Delicious Vegan, Dairy & Gluten-Free Carrot Cake Recipe
Looking for a way to use up all those carrots? Look no further. It’s proven that carrot cake is the absolute best way to consume your carrots (though we’re open to suggestions…) so we’ve tracked down a recipe that lets everyone from vegan to dairy free enjoy.

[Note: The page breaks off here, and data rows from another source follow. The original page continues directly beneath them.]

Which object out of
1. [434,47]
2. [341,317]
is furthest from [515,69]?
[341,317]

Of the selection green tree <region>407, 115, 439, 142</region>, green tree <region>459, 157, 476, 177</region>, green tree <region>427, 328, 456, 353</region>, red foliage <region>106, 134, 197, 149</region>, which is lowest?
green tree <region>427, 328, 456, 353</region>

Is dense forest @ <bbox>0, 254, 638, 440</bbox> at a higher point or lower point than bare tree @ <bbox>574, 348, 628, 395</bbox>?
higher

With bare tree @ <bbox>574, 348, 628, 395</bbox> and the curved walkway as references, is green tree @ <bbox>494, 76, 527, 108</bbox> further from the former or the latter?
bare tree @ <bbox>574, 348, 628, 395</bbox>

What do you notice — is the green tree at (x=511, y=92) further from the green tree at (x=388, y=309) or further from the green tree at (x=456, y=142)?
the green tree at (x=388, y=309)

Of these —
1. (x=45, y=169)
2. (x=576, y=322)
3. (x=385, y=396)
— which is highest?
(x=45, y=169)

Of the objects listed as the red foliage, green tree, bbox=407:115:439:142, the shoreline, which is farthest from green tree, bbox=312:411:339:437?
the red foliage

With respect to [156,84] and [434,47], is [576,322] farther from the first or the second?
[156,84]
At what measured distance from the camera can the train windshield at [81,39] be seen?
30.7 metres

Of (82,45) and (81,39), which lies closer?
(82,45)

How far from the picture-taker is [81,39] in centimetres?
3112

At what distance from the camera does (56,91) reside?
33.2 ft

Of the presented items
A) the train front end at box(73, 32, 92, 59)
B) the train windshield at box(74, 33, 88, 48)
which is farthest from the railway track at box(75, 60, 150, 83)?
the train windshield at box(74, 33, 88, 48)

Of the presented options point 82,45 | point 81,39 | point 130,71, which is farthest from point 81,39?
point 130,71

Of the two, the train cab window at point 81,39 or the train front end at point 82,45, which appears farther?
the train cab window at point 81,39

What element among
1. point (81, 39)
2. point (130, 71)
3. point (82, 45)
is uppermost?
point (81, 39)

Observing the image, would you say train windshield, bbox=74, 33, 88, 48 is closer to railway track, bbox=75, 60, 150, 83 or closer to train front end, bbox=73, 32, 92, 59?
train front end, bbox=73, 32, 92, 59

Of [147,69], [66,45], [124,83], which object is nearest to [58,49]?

Let us know what you think.
250g Gluten Free Flour
200g mixed dried nuts (walnut, almond, hazelnut, pecan…save some for topping)
300g grated carrots
100g white sugar
100g caster sugar
1 tablespoon cinnamon
Sea salt, ground cloves, ground ginger, nutmeg
1 tablespoon baking powder
1 tablespoon baking soda
100g Coconut oil
1 Cup of alternative milk (Almond/oat for best flavour)
4 flax eggs
Ingredients for the Icing:
60g raw macadamia nuts (soaked, drained and rinsed)*
60g raw cashew (soaked, drained and rinsed)*
¼ cup almond milk
¼ cup maple syrup
2 tablespoons of coconut oil
2 tablespoon of fresh lemon juice
* Soak for at least 3 to 4 hours
Preheat the oven to 180°C.
For the cake start by whisking all the dried ingredients together in a large bowl (flour, sugar, spices, baking powder, baking soda.
Blend the nuts and add them into the dried ingredients.
In a separate bowl, mix together the oil, the flax eggs, and the alternative milk.
Fold in the carrots and stir until just combined.
Bake for 30 to 40 min.
Whilst the cake is baking, throw all the icing ingredients in a blender. Start at low speed, gradually increasing speed until perfectly smooth.